抜粋箇所:
- - - - -

ウチコミ!タイムズ

賃貸経営・不動産・住まいのWEBマガジン

快適で持続可能な社会のつくり方とは?

「全米でいちばん住みたい都市」のDIYリノベーションは日本とこんなに違う!(4/6ページ)

馬場未織馬場未織

2017/11/09

  • Facebook
  • Twitter
  • LINE
  • Hatebu

リビルディングセンターでは、ゴミ同然のものもリサイクル

こうした小さな取り組みと、実はひとつながりの施設を視察しました。

DIYやリノベーションなどに関心がある人たちの間で話題沸騰の「リビルディングセンター」です。日本でも昨年、長野に「リビルディングセンタージャパン」ができており、その取り組みの素晴らしさや影響力の大きさから、元祖リビルディングセンターも注目されていった、という流れだと思います。

リビルディングセンターは建材をリサイクルする事業を行なうNPO団体が運営しており、解体現場などで出た廃材を買いつけ、仕分けをして売り出しています。

建材といってもいわゆる素材としての木材だけでなく、ドアやサッシ、便器や洗面器、シンク、動くかわからないような洗濯機、乾燥機、食洗器、照明器具、建築にまつわるさまざまな小さな部品など、すべてです。階段も、ソケットも、蝶番も売っていました。

それはそれは膨大な量のリサイクル品があり、わたしたちはちょっとした衝撃を受けました。それらは、解体時のほこりを被ったままだったり、水垢がついたままだったりして、明らかに解体現場からそのまま持ち込んだ状態でした。

リサイクル品とはいえ売り物ですから、最低限ほこりを払ったり、ちょっと磨いたりして売り物に仕立てていくプロセスがあり、初めて店頭に並ぶものになるものだと思っていましたから。

- - - - -

提供資料:
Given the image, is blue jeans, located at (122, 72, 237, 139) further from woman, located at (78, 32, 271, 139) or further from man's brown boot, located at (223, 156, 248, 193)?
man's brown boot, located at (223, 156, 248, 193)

- - - - -

依頼内容:
1) 抜粋箇所によると、リビルディングセンターを運営しているのはどのような団体か。
2) 次の(a)〜(c)が抜粋箇所の内容と合っているかどうか、それぞれ「はい」か「いいえ」で答え、判断の決め手となる本文の語句をそのまま引用してください。
(a) リビルディングセンターは解体現場などから出た廃材を買いつけて売っている。
(b) 店頭の品は、ほこりを払って磨いた状態で並べられていた。
(c) 売られていた建材は素材としての木材だけだった。

作業結果:
1) 建材をリサイクルする事業を行なうNPO団体です。

2)
(a) はい。「解体現場などで出た廃材を買いつけ、仕分けをして売り出しています」
(b) いいえ。「解体時のほこりを被ったままだったり、水垢がついたままだったりして」
(c) いいえ。「建材といってもいわゆる素材としての木材だけでなく」